La nuit n’interrompt pas le pataquès socialiste : la réunion de la Commission nationale d’organisation du congrès, qui doit valider les résultats, capote vers 4h45. Selon les proches d’Olivier Faure, les huit représentants de Nicolas Mayer-Rossignol « ont refusé d’examiner les résultats et ont préféré demander pendant une heure trente la reprogrammation de la commission, avant de partir »« A cette heure-là, ce n’était pas la meilleure façon de vérifier la sincérité du scrutin », réplique Nicolas Mayer-Rossignol l’après-midi suivante.

A l’aube, vendredi, le Parti socialiste a un premier secrétaire réélu. C’est du moins ce qu’affirme la direction du parti, selon laquelle Olivier Faure a obtenu 50,83% et 393 voix d’avance sur Nicolas Mayer-Rossignol (sur 23 759 votants). « Les résultats définitifs seront proclamés à l’issue du vote des délégués du congrès de Marseille », explique le communiqué.

Sans surprise, le camp adverse n’entend pas concéder sa défaite, du moins sans résultats débarrassés des irrégularités qu’il dénonce depuis jeudi soir. A 8h51, Nicolas Mayer-Rossignol dit souhaiter, sur Twitter« que la commission de récolement se réunisse dès cet après-midi, afin de valider le scrutin », en référence à une instance informelle chargée d’examiner les procès-verbaux des élections pour trancher les situations.

C’est sur ce point que se cristallisent les oppositions entre les deux camps : du côté d’Olivier Faure, on estime que la commission de récolement est un usage et non une structure officielle. « Si la commission de récolement s’était réunie cette nuit, ça n’aurait pas été les résultats définitifs », balaie Corinne Narassiguin lors d’une énième conférence de presse, en fin de matinée.

Au cours de cette prise de parole, la direction du parti tente l’opération transparence : pendant une heure et demie, les résultats et les anomalies du scrutin, fédération par fédération, sont énumérés.
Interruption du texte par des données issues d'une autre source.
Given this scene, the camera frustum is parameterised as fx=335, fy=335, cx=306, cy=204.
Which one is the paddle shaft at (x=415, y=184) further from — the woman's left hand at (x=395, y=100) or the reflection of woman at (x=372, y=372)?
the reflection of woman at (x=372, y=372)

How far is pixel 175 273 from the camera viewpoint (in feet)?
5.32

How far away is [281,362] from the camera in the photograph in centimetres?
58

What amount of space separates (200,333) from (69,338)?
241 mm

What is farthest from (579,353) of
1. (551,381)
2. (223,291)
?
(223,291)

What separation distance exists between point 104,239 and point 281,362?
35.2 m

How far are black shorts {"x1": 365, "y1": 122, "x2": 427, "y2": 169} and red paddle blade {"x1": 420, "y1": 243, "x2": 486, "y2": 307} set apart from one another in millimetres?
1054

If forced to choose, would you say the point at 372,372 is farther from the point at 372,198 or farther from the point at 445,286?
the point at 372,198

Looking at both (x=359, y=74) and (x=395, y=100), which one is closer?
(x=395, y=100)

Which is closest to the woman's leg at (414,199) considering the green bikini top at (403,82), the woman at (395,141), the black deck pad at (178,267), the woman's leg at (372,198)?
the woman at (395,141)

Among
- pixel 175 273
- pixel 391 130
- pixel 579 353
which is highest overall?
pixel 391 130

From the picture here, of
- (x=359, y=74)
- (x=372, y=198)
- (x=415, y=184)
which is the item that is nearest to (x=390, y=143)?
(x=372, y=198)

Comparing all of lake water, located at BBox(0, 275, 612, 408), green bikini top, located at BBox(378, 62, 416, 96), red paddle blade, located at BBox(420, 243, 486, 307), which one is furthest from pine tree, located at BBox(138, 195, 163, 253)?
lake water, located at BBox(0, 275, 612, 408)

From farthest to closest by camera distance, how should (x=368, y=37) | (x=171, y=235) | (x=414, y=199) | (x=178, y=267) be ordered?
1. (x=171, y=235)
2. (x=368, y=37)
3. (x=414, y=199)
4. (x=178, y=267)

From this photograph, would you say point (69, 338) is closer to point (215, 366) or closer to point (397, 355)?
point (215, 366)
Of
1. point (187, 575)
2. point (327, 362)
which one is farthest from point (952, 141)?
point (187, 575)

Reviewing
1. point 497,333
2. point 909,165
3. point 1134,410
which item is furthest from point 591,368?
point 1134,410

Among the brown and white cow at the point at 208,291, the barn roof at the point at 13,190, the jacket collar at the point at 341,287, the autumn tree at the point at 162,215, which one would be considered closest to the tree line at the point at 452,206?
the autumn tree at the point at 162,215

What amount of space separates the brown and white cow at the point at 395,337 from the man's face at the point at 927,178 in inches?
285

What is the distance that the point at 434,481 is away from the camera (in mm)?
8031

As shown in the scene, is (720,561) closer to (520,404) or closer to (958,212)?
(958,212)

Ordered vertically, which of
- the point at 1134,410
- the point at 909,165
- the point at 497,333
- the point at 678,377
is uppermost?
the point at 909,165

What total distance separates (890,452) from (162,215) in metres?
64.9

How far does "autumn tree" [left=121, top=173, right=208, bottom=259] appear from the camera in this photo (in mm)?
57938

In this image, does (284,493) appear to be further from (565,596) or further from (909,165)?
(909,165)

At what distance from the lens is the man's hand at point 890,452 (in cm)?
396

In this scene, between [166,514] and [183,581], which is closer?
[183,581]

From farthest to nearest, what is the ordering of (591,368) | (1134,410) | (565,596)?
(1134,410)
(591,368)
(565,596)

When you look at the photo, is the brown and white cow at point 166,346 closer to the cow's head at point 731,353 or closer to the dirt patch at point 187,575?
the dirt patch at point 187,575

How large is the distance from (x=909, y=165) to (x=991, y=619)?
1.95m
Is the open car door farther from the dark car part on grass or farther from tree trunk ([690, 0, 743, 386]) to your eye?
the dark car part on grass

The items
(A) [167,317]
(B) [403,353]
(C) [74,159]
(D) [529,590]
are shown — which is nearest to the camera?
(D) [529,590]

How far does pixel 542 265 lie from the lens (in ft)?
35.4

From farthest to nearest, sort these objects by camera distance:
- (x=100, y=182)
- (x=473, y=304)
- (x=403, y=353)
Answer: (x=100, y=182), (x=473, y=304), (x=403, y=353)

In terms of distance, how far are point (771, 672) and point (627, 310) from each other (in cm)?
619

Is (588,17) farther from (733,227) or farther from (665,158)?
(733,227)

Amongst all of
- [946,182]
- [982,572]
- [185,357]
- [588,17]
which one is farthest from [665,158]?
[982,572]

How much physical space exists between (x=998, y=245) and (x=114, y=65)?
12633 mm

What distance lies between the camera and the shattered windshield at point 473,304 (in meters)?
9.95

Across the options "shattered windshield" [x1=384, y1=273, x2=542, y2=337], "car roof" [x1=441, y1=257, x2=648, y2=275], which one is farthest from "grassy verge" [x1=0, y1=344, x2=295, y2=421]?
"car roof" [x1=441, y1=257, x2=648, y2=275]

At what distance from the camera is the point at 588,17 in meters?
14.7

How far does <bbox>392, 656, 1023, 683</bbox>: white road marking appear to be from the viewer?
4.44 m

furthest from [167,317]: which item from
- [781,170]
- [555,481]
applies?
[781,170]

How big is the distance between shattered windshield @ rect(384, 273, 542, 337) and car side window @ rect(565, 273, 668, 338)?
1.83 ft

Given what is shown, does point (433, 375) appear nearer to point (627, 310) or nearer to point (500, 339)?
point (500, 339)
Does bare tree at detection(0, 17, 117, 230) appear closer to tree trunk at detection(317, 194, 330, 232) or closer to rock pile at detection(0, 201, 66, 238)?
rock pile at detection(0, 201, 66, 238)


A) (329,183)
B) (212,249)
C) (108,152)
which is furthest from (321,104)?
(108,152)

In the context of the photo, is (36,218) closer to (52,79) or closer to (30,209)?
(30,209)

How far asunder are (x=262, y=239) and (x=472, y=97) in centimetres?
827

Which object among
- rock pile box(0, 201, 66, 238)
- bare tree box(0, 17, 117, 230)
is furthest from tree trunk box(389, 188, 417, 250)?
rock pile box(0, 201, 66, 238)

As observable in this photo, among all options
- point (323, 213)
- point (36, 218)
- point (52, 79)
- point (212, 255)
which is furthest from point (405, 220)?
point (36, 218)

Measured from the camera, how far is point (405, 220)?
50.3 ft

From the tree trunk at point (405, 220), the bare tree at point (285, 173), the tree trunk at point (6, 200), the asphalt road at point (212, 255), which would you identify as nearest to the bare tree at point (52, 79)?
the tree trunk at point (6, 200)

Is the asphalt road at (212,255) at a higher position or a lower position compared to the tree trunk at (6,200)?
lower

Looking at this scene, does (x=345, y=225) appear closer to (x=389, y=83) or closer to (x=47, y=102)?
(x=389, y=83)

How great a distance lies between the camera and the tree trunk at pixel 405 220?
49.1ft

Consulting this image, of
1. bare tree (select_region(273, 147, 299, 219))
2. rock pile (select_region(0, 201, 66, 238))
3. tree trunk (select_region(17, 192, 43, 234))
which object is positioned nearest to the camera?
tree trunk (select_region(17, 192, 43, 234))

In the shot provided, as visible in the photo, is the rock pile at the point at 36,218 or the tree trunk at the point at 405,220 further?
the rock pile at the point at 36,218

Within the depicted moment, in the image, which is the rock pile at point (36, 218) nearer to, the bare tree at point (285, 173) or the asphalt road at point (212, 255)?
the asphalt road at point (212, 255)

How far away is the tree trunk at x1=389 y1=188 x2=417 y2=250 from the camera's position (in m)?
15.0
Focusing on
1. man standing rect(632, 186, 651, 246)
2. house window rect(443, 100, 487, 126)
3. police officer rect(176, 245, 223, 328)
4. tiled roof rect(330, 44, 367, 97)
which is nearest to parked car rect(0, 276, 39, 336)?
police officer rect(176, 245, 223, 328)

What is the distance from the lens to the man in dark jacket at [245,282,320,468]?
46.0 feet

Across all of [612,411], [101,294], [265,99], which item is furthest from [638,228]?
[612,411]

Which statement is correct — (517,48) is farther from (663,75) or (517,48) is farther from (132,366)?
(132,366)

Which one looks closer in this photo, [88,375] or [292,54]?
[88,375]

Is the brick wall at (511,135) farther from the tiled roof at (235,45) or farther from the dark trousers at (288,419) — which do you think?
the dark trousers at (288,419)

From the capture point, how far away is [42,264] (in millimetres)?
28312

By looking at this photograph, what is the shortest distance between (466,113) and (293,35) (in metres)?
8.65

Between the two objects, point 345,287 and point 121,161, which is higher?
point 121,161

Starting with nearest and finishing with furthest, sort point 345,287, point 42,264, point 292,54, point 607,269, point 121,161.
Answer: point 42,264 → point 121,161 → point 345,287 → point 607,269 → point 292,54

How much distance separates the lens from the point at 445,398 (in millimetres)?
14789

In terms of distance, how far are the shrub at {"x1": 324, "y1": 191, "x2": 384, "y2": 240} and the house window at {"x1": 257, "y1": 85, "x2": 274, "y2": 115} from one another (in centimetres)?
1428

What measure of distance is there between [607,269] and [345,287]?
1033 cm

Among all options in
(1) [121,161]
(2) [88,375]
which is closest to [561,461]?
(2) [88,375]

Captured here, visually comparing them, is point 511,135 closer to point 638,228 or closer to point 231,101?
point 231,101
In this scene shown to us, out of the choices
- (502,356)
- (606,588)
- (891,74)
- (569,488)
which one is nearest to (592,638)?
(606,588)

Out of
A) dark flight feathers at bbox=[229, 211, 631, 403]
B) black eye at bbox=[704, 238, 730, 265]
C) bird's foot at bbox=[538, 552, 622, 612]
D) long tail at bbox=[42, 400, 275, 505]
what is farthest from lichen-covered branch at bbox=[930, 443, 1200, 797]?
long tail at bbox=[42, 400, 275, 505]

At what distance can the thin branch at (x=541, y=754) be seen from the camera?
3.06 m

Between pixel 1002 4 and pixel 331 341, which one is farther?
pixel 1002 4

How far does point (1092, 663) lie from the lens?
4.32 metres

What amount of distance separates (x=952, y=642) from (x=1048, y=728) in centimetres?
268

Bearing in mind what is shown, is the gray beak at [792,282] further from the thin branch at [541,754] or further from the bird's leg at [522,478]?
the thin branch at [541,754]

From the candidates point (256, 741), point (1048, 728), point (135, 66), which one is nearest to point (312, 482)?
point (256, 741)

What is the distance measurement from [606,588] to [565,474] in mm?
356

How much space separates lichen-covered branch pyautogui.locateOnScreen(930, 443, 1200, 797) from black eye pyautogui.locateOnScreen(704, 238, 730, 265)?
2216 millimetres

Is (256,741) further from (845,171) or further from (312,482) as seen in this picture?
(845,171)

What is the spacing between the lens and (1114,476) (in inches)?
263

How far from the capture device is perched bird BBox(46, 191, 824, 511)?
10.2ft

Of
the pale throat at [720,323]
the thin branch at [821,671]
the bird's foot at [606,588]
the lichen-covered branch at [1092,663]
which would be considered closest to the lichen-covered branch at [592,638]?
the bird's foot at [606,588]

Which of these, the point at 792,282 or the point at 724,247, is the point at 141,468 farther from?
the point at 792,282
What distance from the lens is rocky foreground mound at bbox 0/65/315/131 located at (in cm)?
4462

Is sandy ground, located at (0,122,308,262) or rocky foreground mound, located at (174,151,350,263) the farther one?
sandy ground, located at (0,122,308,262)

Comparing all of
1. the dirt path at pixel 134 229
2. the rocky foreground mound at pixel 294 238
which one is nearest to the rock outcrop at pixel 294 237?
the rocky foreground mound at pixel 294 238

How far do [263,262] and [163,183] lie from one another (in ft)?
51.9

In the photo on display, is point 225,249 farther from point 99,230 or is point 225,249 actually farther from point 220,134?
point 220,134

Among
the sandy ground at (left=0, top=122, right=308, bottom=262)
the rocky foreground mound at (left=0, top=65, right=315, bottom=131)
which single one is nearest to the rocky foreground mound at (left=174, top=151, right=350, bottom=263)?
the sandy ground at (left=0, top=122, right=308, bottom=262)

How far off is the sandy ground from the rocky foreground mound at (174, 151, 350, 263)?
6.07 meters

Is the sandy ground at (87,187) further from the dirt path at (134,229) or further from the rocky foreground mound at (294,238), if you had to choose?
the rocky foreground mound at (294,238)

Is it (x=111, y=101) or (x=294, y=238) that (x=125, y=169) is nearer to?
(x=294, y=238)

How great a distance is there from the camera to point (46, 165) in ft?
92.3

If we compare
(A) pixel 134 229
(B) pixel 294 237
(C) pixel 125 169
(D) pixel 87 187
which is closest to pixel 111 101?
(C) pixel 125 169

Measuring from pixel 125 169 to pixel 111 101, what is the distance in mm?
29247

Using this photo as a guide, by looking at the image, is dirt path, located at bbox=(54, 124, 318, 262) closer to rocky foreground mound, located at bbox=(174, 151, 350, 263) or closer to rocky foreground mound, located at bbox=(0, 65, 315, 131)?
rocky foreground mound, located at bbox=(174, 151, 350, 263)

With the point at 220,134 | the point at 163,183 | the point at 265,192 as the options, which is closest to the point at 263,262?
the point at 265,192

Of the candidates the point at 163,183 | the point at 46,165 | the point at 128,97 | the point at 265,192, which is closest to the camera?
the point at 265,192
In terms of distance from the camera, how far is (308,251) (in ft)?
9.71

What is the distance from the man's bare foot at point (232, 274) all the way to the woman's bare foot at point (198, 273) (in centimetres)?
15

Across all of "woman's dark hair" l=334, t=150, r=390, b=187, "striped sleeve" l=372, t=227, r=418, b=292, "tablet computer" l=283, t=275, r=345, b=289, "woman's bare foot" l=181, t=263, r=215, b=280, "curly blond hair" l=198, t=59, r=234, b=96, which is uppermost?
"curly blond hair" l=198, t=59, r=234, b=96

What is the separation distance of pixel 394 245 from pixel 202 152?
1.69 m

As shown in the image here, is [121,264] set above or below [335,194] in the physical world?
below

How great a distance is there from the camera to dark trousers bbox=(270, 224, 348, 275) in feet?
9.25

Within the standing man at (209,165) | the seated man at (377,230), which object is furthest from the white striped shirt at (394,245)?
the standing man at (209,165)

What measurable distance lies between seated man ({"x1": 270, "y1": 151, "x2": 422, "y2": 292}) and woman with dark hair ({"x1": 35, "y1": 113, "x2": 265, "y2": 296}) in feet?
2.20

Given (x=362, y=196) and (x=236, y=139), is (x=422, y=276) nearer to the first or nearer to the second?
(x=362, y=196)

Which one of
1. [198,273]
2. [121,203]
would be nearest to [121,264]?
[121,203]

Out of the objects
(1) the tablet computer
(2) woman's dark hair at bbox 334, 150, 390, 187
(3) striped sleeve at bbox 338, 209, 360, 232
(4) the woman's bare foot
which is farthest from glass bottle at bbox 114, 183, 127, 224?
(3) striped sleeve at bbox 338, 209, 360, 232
Ici des adhérents intimidés, là une « boîte à chaussures mal scellée » en guise d’urne pour voter… Sans le vouloir, les responsables des élections au PS font la démonstration de l’organisation confuse du scrutin. 

De son côté, Nicolas Mayer-Rossignol organise une conférence de presse vers 13 heures. Il affirme avoir gagné l’élection « de façon claire », ne pas avoir l’intention de « quitter le navire du Parti socialiste » malgré le contexte et vouloir aller « jusqu’au bout de l’épuisement de toutes les voies de droit pour faire valoir le droit des militants ». Autrement dit, l’opposition interne pourrait se déplacer sur le terrain juridique si le camp d’Olivier Faure ne lui accorde pas le droit à une commission de récolement.

« Ce serait dommage d’en arriver à ces extrémités, mais nous y sommes prêts. »

Corinne Narassiguin, proche d’Olivier Faure

en conférence de presse

Dans cet affrontement à couteaux tirés, il y a une chose que partagent les deux candidats : la certitude que cet épisode, la première crise depuis l’échec cuisant d’Anne Hidalgo à l’élection présidentielle d’avril 2022 (1,75%), représente un grave danger pour le PS. « L’image du parti a été grandement endommagée par la soirée d’hier », reconnaît Corinne Narassiguin devant les journalistes. « Les militants ont plus que la gueule de bois », poursuit Nicolas Mayer-Rossignol à propos d’« un parti au bord de la rupture ».

Corinne Narassiguin a finalement confirmé vendredi soir à franceinfo la convocation samedi à 13 heures d’une commission chargée de procéder au récolement des résultats du scrutin, comme le souhaitait le maire de Rouen. Pour le nouveau premier secrétaire, quel qu’il soit, la tâche du rassemblement est immense après cette élection des plus controversées.